It will be interesting to see how the tasks framework develops and expands. I am sad to see the great Django-Q2 lumped in with the awful Celery though.
And debugging is a pain in the ass. Most places I’ve been that have it, I’ve tried to sell them on adding Flower to give better insight and everyone thinks that’s a very good idea but there isn’t time because we need to debug these inscrutable Celery issues.
- your function arguments aren't serializable - your side effects (e.g. database writes) aren't idempotent - discovering what backpressure is and that you need it - losing queued tasks during deployment / non-compatible code changes
There's also some stuff particular to celery's runtime model that makes it incredibly prone to memory leaks and other fun stuff.
Honestly, it's a great education.
— https://steve.dignam.xyz/2023/05/20/many-problems-with-celer...
> The problems with (Python’s) Celery:
— https://docs.hatchet.run/blog/problems-with-celery
> Dramatiq motivation:
— https://dramatiq.io/motivation.html
Here are some alternatives:
Dramatiq: https://github.com/Bogdanp/dramatiq
What does idempotent mean in this context, or did you mean atomic/rollback on error?

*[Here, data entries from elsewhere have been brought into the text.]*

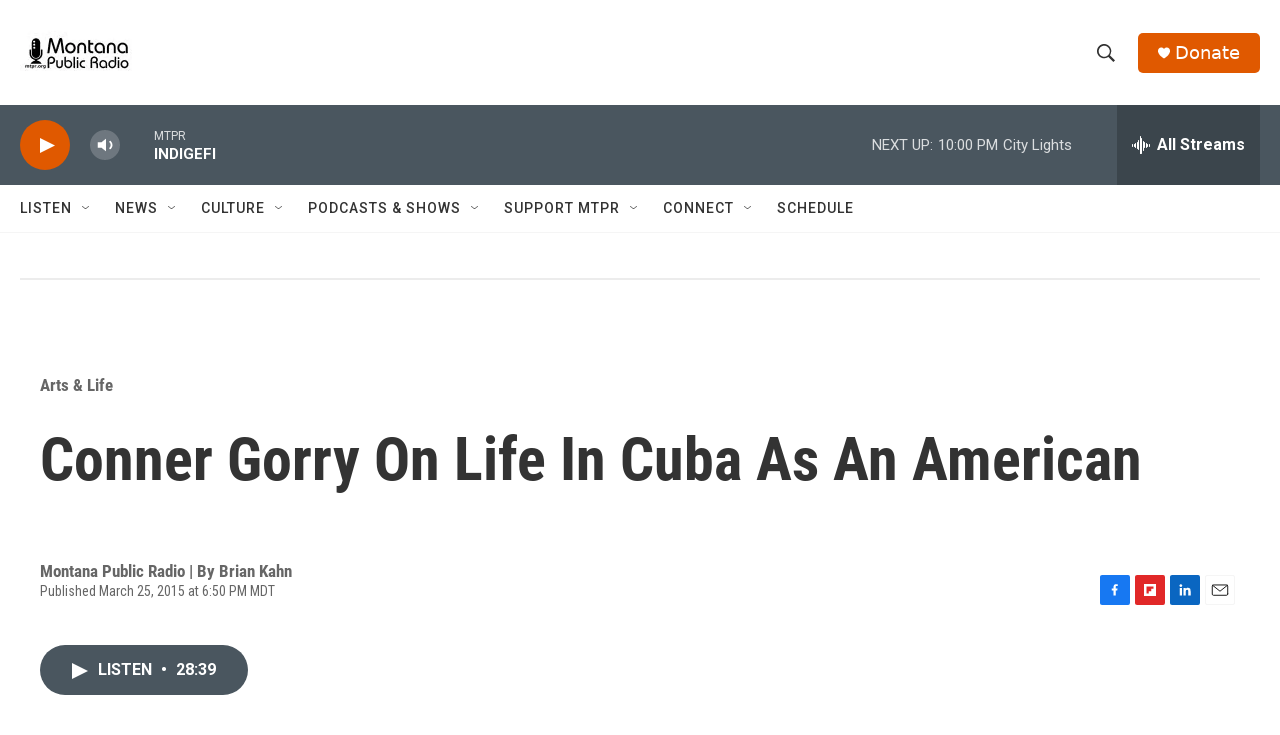

--- FILE ---
content_type: text/html; charset=utf-8
request_url: https://www.google.com/recaptcha/api2/aframe
body_size: 267
content:
<!DOCTYPE HTML><html><head><meta http-equiv="content-type" content="text/html; charset=UTF-8"></head><body><script nonce="v3qOVA68XiY56p8g4SaHNw">/** Anti-fraud and anti-abuse applications only. See google.com/recaptcha */ try{var clients={'sodar':'https://pagead2.googlesyndication.com/pagead/sodar?'};window.addEventListener("message",function(a){try{if(a.source===window.parent){var b=JSON.parse(a.data);var c=clients[b['id']];if(c){var d=document.createElement('img');d.src=c+b['params']+'&rc='+(localStorage.getItem("rc::a")?sessionStorage.getItem("rc::b"):"");window.document.body.appendChild(d);sessionStorage.setItem("rc::e",parseInt(sessionStorage.getItem("rc::e")||0)+1);localStorage.setItem("rc::h",'1768709532947');}}}catch(b){}});window.parent.postMessage("_grecaptcha_ready", "*");}catch(b){}</script></body></html>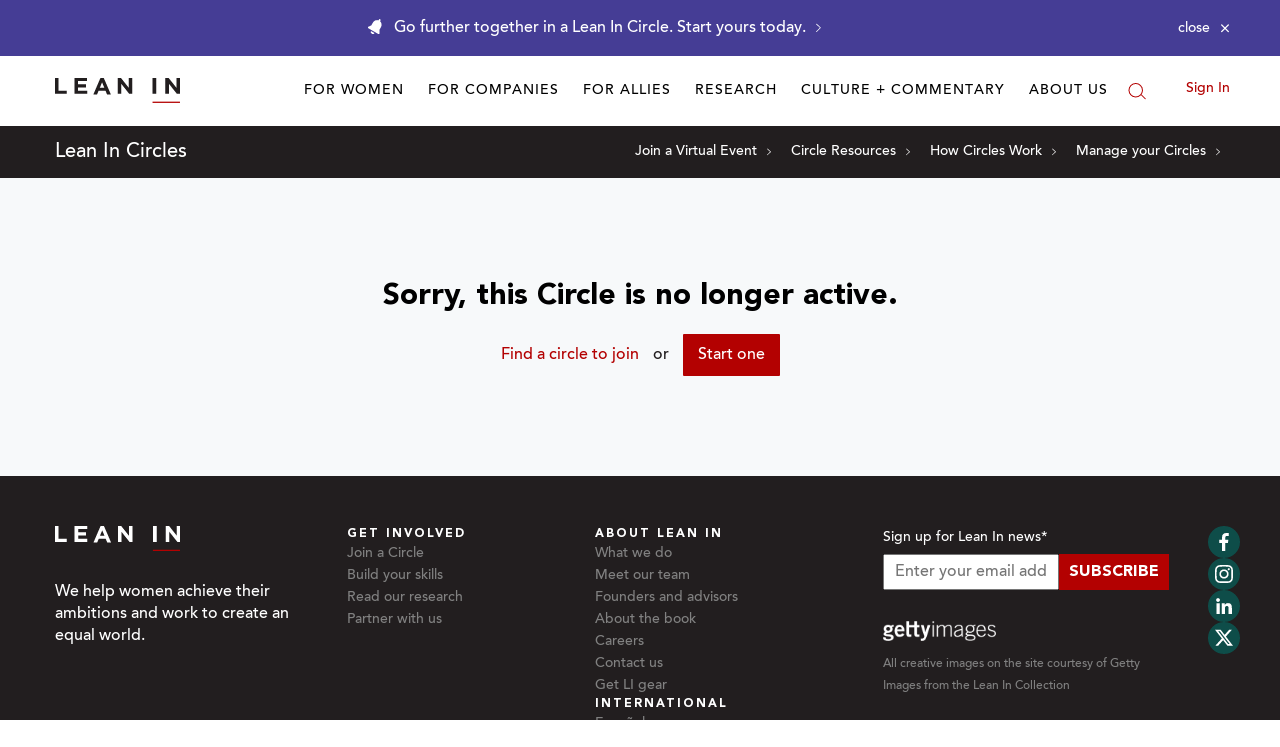

--- FILE ---
content_type: application/javascript
request_url: https://prism.app-us1.com/?a=650002305&u=https%3A%2F%2Fleanin.org%2Fcircles%2Fdare-rb-belgium
body_size: 118
content:
window.visitorGlobalObject=window.visitorGlobalObject||window.prismGlobalObject;window.visitorGlobalObject.setVisitorId('383d4e55-83c1-45f4-8baa-31bf5a686ce6', '650002305');window.visitorGlobalObject.setWhitelistedServices('', '650002305');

I'm confused because how could a database write be idempotent in Django? Maybe if it introduced a version on each entity and used that for crdt on writes? But that'd be a significant performance impact, as it couldn't just be a single write anymore, instead they'd have to do it via multiple round trips
Task queues are like email. It's what everyone is used to so people ask for more of it, but it's not actually good/the right tool.